YOUR INSTRUCTIONS: Here is a block of entries. Write out its lines exactly, from the first through the one containing "Later at the".

EXTRACTED RECORDS START

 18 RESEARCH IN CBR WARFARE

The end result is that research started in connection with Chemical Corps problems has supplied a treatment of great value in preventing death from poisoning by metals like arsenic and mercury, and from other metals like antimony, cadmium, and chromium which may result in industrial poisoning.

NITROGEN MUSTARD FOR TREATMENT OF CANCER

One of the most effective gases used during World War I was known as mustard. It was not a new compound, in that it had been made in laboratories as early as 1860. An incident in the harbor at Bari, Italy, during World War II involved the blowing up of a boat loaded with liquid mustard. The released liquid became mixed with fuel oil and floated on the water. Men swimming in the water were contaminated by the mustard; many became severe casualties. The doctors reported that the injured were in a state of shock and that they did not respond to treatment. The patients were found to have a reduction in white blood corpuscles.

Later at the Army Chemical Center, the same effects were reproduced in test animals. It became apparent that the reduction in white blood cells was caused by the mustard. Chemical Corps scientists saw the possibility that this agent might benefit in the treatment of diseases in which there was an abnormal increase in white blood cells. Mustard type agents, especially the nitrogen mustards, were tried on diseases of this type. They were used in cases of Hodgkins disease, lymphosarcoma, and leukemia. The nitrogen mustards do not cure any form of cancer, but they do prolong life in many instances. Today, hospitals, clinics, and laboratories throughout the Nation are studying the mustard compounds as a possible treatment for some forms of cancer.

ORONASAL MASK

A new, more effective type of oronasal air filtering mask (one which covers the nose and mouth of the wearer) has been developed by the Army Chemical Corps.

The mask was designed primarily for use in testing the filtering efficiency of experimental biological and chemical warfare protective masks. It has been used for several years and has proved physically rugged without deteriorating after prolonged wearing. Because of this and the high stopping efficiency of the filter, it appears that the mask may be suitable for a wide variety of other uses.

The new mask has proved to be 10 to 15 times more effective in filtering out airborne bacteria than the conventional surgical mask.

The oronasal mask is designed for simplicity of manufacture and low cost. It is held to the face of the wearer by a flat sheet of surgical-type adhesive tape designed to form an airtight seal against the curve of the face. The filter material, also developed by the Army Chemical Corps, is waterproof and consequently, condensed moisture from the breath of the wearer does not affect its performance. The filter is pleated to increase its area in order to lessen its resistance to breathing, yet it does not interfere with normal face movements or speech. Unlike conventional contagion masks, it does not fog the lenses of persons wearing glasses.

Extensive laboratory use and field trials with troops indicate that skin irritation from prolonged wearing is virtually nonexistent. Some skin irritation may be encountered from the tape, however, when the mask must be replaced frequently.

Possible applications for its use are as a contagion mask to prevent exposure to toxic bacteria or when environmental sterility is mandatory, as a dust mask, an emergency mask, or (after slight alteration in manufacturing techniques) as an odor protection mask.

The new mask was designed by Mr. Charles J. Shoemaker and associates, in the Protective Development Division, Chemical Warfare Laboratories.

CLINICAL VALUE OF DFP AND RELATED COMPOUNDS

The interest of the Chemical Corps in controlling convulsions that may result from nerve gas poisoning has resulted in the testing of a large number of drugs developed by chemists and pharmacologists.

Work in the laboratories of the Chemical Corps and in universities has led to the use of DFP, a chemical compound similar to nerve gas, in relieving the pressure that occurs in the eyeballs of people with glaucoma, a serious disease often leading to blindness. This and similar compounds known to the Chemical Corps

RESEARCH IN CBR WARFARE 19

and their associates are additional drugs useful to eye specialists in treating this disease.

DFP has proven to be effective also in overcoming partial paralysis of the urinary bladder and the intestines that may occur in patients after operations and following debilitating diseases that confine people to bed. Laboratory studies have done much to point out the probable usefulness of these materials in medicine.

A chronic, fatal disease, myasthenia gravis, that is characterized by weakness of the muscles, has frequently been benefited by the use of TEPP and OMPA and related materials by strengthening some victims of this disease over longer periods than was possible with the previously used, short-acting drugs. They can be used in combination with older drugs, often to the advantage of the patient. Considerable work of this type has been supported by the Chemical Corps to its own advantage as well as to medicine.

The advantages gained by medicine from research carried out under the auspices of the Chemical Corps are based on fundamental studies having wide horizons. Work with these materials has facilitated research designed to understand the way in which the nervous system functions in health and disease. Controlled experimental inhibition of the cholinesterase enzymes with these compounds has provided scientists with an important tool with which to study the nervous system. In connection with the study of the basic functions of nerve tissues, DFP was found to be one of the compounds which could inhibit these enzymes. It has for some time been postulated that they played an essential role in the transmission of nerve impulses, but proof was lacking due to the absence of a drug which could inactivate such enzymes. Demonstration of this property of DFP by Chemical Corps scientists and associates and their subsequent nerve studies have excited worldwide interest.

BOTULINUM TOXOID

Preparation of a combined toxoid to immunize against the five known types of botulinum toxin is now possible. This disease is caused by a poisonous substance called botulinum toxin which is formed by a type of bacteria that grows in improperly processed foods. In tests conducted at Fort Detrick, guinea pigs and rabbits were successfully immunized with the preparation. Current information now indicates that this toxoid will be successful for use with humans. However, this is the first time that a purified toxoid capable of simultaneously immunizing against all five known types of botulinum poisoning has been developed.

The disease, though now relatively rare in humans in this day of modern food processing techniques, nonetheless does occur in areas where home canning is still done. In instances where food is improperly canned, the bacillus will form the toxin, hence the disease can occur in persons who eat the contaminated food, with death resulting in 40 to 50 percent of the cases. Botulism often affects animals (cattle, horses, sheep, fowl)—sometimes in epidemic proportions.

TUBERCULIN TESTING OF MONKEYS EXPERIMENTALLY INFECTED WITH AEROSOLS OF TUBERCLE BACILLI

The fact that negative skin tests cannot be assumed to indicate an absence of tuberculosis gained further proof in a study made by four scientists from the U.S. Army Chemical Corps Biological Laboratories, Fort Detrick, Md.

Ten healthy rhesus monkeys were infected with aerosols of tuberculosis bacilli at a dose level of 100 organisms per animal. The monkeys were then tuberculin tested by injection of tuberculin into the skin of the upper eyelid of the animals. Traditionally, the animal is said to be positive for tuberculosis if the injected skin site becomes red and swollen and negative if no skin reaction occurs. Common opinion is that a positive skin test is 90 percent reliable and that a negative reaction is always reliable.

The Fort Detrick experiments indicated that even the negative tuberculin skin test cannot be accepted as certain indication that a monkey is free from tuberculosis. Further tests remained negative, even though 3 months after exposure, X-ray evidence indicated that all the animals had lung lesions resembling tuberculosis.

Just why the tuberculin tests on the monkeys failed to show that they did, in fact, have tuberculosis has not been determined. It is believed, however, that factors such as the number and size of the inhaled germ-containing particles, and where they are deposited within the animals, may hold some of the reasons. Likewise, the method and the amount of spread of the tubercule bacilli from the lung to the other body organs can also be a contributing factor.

EXTRACTED RECORDS END

PROBLEM SOLUTION:
 18 RESEARCH IN CBR WARFARE

The end result is that research started in connection with Chemical Corps problems has supplied a treatment of great value in preventing death from poisoning by metals like arsenic and mercury, and from other metals like antimony, cadmium, and chromium which may result in industrial poisoning.

NITROGEN MUSTARD FOR TREATMENT OF CANCER

One of the most effective gases used during World War I was known as mustard. It was not a new compound, in that it had been made in laboratories as early as 1860. An incident in the harbor at Bari, Italy, during World War II involved the blowing up of a boat loaded with liquid mustard. The released liquid became mixed with fuel oil and floated on the water. Men swimming in the water were contaminated by the mustard; many became severe casualties. The doctors reported that the injured were in a state of shock and that they did not respond to treatment. The patients were found to have a reduction in white blood corpuscles.

Later at the Army Chemical Center, the same effects were reproduced in test animals. It became apparent that the reduction in white blood cells was caused by the mustard. Chemical Corps scientists saw the possibility that this agent might benefit in the treatment of diseases in which there was an abnormal increase in white blood cells. Mustard type agents, especially the nitrogen mustards, were tried on diseases of this type. They were used in cases of Hodgkins disease, lymphosarcoma, and leukemia. The nitrogen mustards do not cure any form of cancer, but they do prolong life in many instances. Today, hospitals, clinics, and laboratories throughout the Nation are studying the mustard compounds as a possible treatment for some forms of cancer.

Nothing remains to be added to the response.